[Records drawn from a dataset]
§ §
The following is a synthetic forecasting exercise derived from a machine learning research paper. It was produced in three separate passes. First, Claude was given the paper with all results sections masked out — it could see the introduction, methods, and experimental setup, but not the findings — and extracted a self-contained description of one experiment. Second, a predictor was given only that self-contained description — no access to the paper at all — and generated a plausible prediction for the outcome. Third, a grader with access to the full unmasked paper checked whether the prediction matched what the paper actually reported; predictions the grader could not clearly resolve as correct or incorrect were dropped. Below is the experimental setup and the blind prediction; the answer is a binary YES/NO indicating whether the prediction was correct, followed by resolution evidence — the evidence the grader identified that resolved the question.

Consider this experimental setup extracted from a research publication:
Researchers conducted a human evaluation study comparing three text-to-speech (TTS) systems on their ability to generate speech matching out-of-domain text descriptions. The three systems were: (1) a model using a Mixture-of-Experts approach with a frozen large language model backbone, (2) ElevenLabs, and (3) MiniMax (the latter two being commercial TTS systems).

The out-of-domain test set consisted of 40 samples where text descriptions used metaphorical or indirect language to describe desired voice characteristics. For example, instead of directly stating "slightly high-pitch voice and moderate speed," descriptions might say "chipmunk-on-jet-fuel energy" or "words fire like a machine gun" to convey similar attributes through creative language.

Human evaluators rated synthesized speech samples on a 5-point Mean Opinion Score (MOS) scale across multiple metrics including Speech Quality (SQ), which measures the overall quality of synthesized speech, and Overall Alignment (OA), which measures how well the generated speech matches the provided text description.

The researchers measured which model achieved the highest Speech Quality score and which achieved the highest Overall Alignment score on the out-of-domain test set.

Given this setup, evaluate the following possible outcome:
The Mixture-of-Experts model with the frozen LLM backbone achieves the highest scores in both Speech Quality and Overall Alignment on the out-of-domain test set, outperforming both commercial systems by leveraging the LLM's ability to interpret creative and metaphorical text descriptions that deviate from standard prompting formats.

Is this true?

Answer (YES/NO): NO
§ §
Work item: The response must consist of all the data, reproduced without alteration.

Output for this task:
The following is a synthetic forecasting exercise derived from a machine learning research paper. It was produced in three separate passes. First, Claude was given the paper with all results sections masked out — it could see the introduction, methods, and experimental setup, but not the findings — and extracted a self-contained description of one experiment. Second, a predictor was given only that self-contained description — no access to the paper at all — and generated a plausible prediction for the outcome. Third, a grader with access to the full unmasked paper checked whether the prediction matched what the paper actually reported; predictions the grader could not clearly resolve as correct or incorrect were dropped. Below is the experimental setup and the blind prediction; the answer is a binary YES/NO indicating whether the prediction was correct, followed by resolution evidence — the evidence the grader identified that resolved the question.

Consider this experimental setup extracted from a research publication:
Researchers conducted a human evaluation study comparing three text-to-speech (TTS) systems on their ability to generate speech matching out-of-domain text descriptions. The three systems were: (1) a model using a Mixture-of-Experts approach with a frozen large language model backbone, (2) ElevenLabs, and (3) MiniMax (the latter two being commercial TTS systems).

The out-of-domain test set consisted of 40 samples where text descriptions used metaphorical or indirect language to describe desired voice characteristics. For example, instead of directly stating "slightly high-pitch voice and moderate speed," descriptions might say "chipmunk-on-jet-fuel energy" or "words fire like a machine gun" to convey similar attributes through creative language.

Human evaluators rated synthesized speech samples on a 5-point Mean Opinion Score (MOS) scale across multiple metrics including Speech Quality (SQ), which measures the overall quality of synthesized speech, and Overall Alignment (OA), which measures how well the generated speech matches the provided text description.

The researchers measured which model achieved the highest Speech Quality score and which achieved the highest Overall Alignment score on the out-of-domain test set.

Given this setup, evaluate the following possible outcome:
The Mixture-of-Experts model with the frozen LLM backbone achieves the highest scores in both Speech Quality and Overall Alignment on the out-of-domain test set, outperforming both commercial systems by leveraging the LLM's ability to interpret creative and metaphorical text descriptions that deviate from standard prompting formats.

Is this true?

Answer (YES/NO): NO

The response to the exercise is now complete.